[Collected data entries]
-----

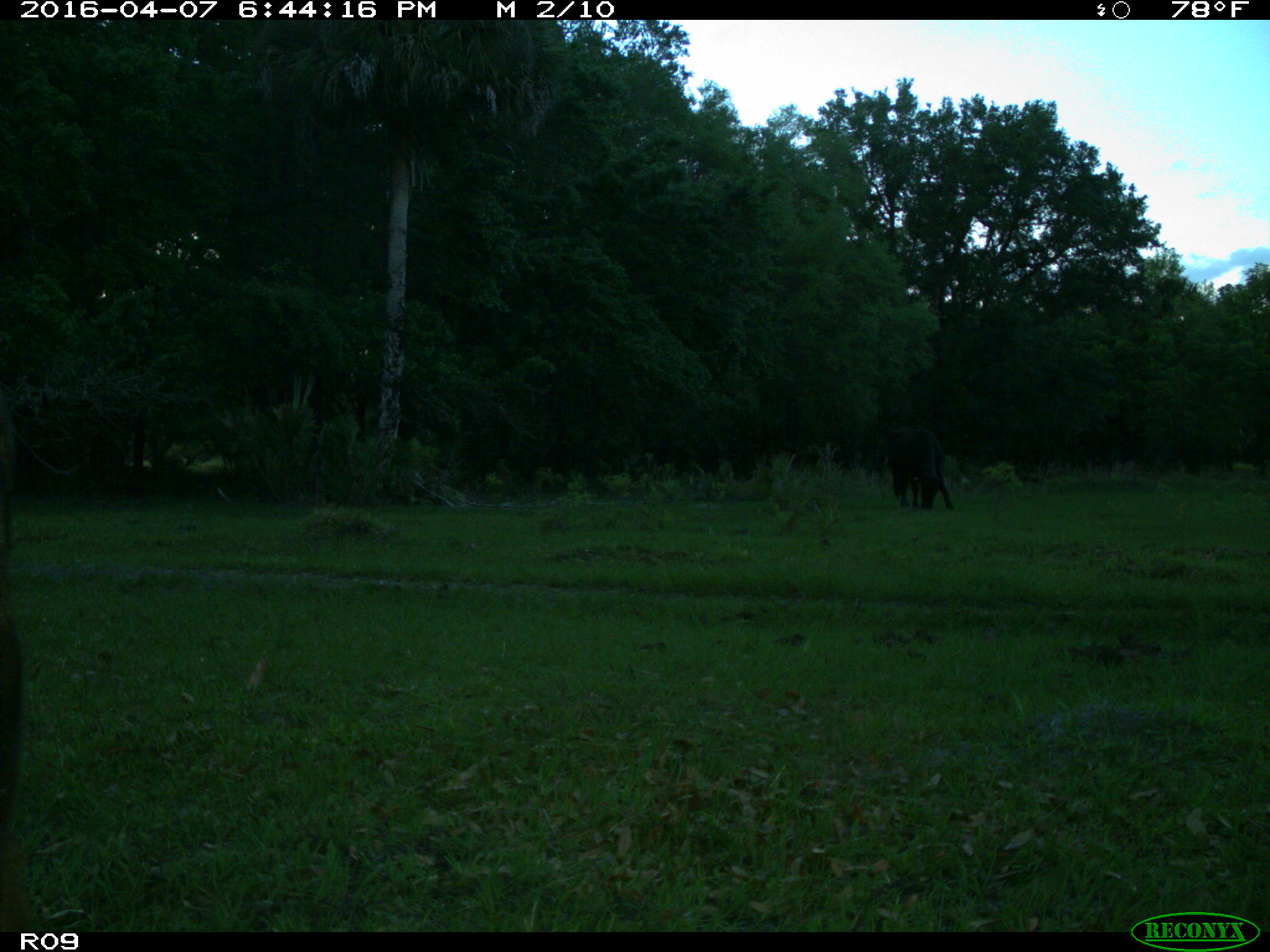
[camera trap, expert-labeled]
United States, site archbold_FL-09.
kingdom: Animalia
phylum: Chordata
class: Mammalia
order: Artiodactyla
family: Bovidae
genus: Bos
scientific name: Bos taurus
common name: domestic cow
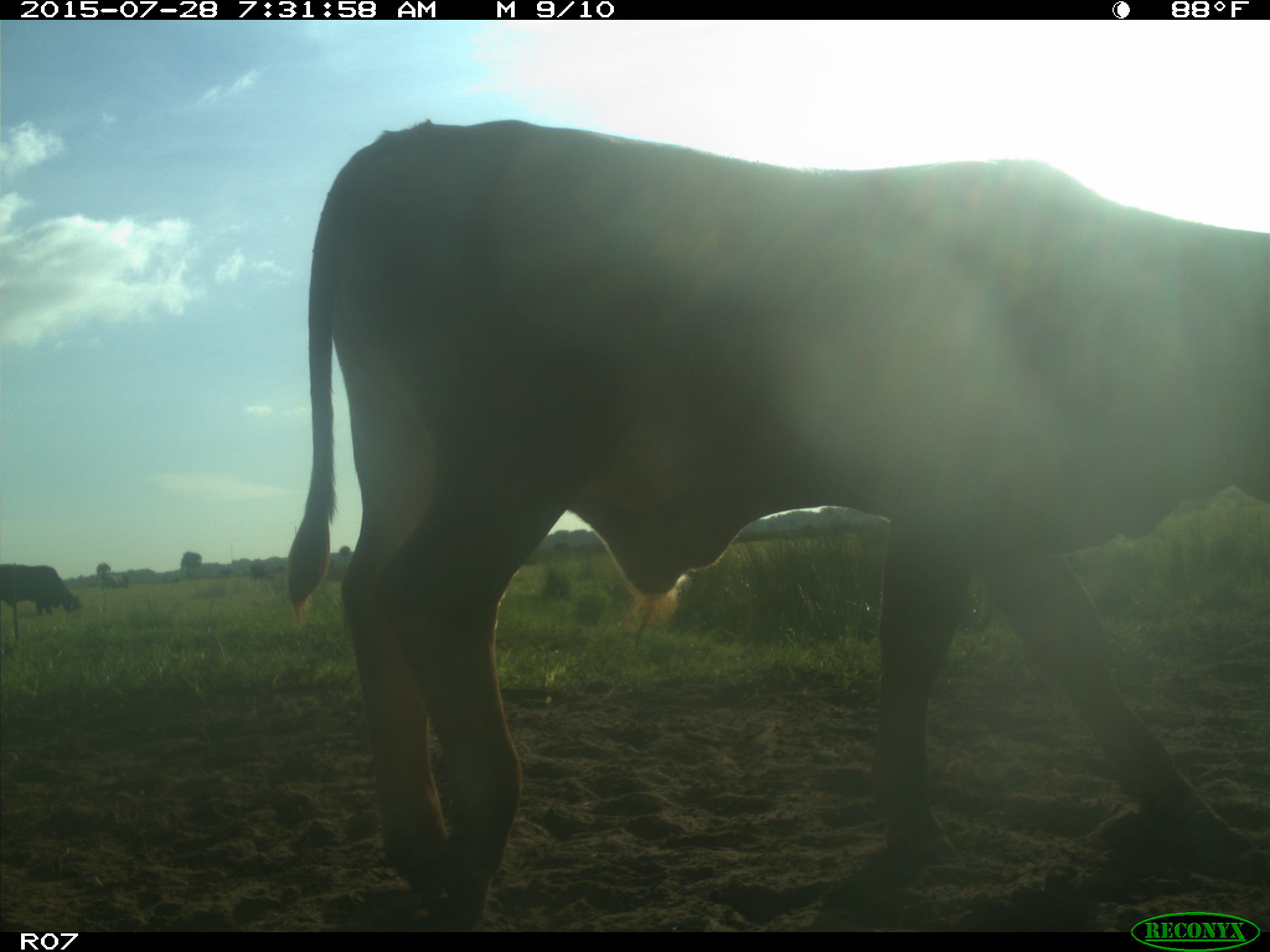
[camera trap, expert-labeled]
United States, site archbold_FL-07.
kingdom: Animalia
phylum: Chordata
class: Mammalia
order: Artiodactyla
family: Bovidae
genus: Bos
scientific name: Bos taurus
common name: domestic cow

-----

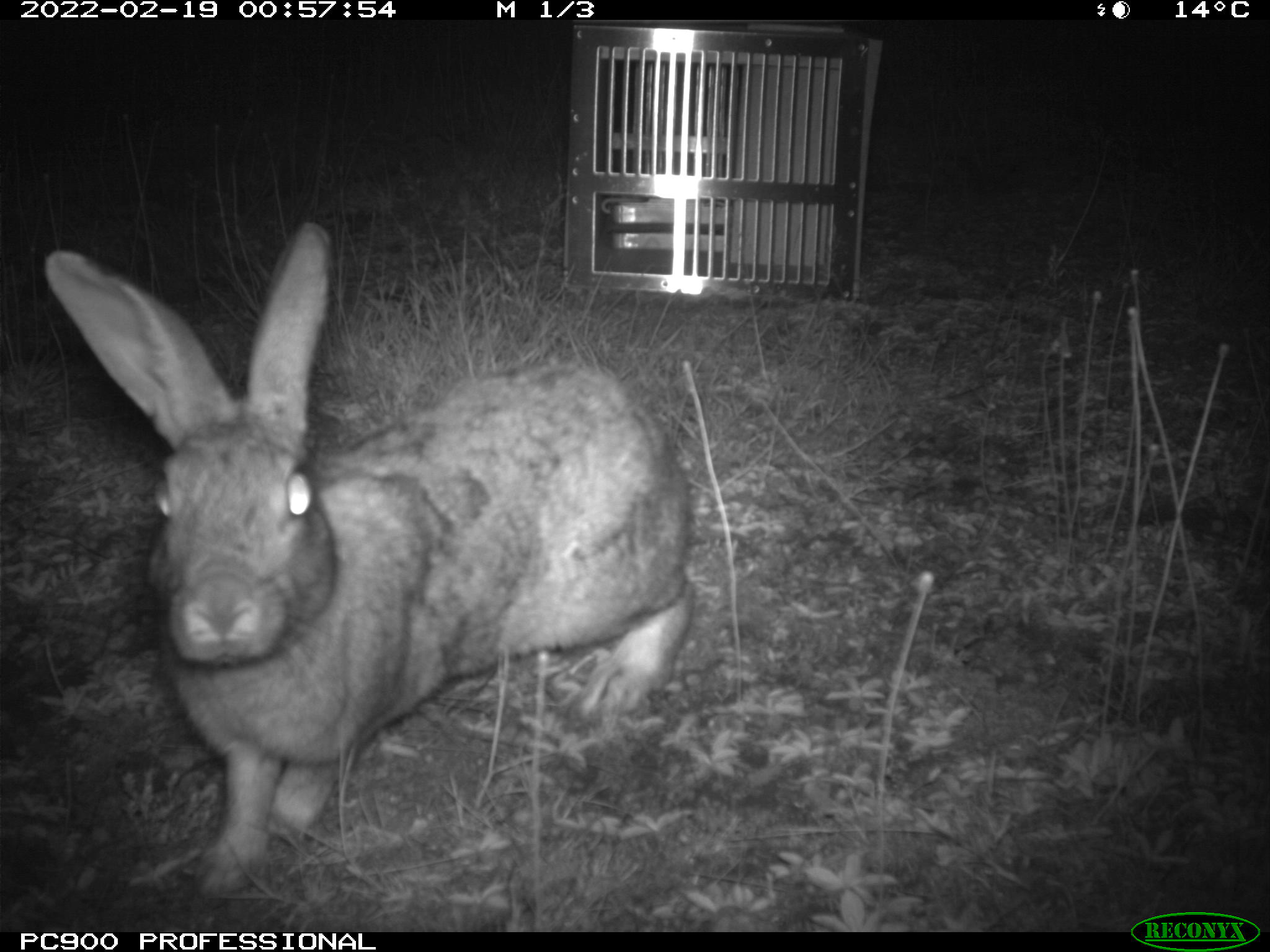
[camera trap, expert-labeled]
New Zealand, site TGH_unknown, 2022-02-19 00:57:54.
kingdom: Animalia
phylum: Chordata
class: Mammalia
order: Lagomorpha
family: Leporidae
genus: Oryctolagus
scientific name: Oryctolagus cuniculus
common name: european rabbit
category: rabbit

-----

What you need to do - Would you retype exactly the lines above, from the line with "family: Leporidae" to the line with "category: rabbit", with both end lines kept and nothing more?

Answer to this task -
family: Leporidae
genus: Oryctolagus
scientific name: Oryctolagus cuniculus
common name: european rabbit
category: rabbit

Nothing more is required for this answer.